In May 2011, the Yoders searched the names of Ernie and Louise Morris in the Monroe County deed records, lease records, preservation notice indexes, official records, and probate records. No internet search was conducted. Not finding any address for Ernie and Louise Morris, or their heirs, the Yoders published a notice of abandonment in the local newspaper, and after no timely response proceeded to have the interest abandoned of record.
Subsequently, in 2018, the Morris heirs alleged the 2011 notice of abandonment was deficient because the Yoders did not attempt service by certified mail and did not engage in reasonable diligence in identifying heirs. The Morris heirs noted that the reserving deed transferred the property to six grantees, four of whom had the same last name as the grantors (and the two with different last names were females). It was urged that a reasonable person would have researched these grantees to ascertain if they were the heirs of Ernie and Louise Morris. The Morris heirs also submitted the affidavit of a title examiner who said: she noticed how four of the six surface grantees shared the same last name as the grantors; she conducted a general internet search in 2016 on Google for Ernie and Louise Morris in Monroe County; and within minutes, she found their obituaries in the local newspaper which contained “the names and potential locations for their children, being those same individuals identified as grantees in the 1990 Deed.”
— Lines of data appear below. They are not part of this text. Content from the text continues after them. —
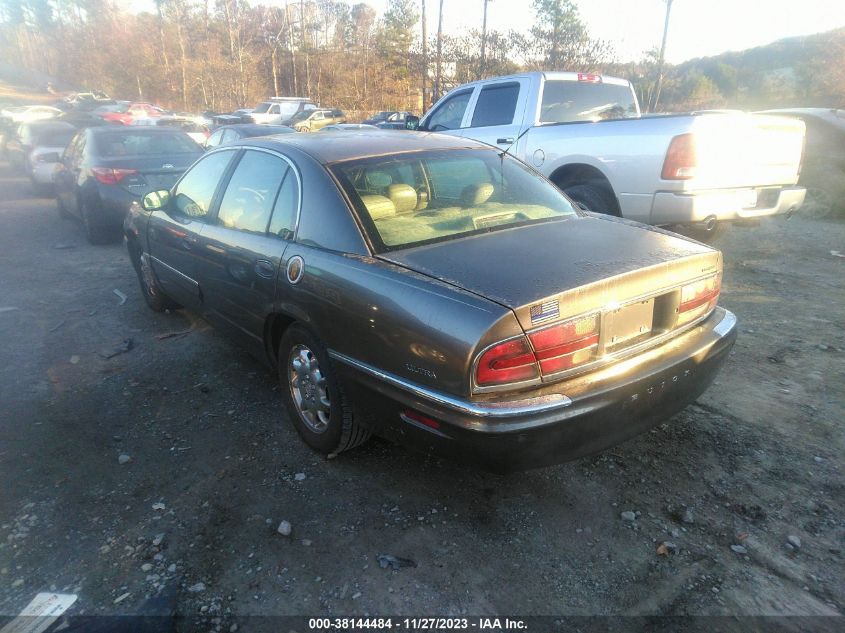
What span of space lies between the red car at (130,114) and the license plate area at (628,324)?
28307mm

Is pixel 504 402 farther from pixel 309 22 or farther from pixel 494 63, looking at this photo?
pixel 309 22

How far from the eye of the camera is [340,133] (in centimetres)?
385

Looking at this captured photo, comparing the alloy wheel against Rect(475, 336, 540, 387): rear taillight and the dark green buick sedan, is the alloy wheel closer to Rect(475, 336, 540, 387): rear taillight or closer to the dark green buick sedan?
the dark green buick sedan

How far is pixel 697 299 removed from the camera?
2.87 m

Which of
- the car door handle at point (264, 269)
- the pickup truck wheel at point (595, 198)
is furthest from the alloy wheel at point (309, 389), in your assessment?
the pickup truck wheel at point (595, 198)

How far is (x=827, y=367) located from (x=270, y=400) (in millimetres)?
3721

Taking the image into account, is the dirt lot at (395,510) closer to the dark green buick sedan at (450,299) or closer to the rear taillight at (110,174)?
the dark green buick sedan at (450,299)

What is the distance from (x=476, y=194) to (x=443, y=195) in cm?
19

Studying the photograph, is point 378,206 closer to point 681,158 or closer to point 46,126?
point 681,158

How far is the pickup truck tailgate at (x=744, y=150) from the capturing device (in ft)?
16.4

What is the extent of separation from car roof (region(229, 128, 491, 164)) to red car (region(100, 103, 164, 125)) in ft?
86.3

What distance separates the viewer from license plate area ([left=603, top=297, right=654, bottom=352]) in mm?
2457

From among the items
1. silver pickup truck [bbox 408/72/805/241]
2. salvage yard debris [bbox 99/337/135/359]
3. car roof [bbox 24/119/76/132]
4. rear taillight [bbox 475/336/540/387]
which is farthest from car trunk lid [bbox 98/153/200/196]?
car roof [bbox 24/119/76/132]

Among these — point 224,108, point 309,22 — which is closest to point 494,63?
point 224,108
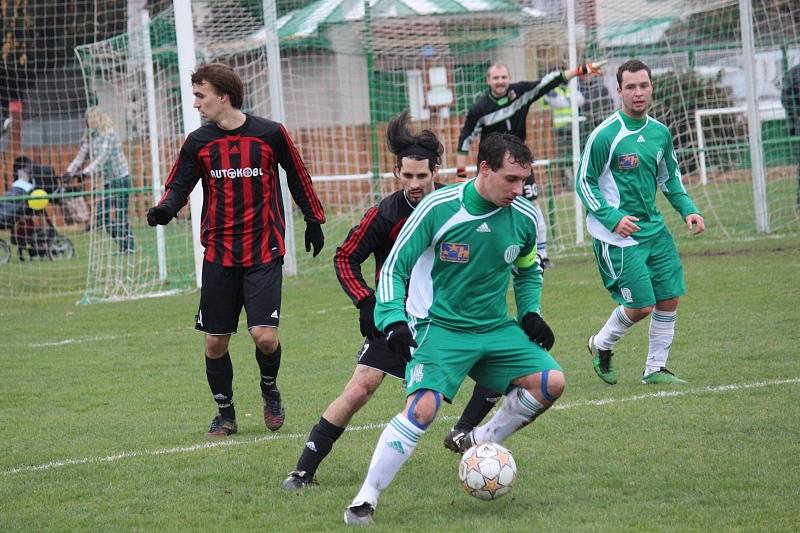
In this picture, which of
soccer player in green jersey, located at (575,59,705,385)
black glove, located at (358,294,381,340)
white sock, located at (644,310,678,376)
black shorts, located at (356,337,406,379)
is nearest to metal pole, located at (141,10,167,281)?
soccer player in green jersey, located at (575,59,705,385)

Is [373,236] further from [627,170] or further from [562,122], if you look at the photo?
[562,122]

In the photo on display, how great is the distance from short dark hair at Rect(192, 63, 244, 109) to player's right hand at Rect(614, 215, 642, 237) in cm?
241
The Court noted the DMA shall be liberally construed to effect the legislative purpose of simplifying and facilitating land title transactions by allowing persons to rely on a record chain of title. The term “records,” by statute, includes “probate and other official public records, as well as records in the office of the recorder of the county in which all or part of the land is situated.” Regarding general online searches, the Court of Appeals noted that the information available on the internet is not always reliable and changes continually. The availability of information may vary depending on the search engine used, the exact search terms employed, the use of quotation marks, and even the searcher’s geographic location and past search history. Accordingly, the re-creation of a general internet search conducted years in the past is difficult. A search of the official public records does not engender these same difficulties.
Therefore, the Court of Appeals concluded the surface owners engaged in reasonable efforts by using the names of the record holders to search the public records of Monroe County. It is undisputed that no heirs were revealed by these searches. Further, the Court held a general internet search is not a mandate in determining the identity of the heirs of a record holder, and our position is not changed based on the last names of some of the surface grantees in the deed severing and retaining the minerals in favor of the grantor-record holders
NOTE: This general summary of the law should not be used to solve individual problems since slight changes in the fact situation may require a material variance in the applicable legal advice.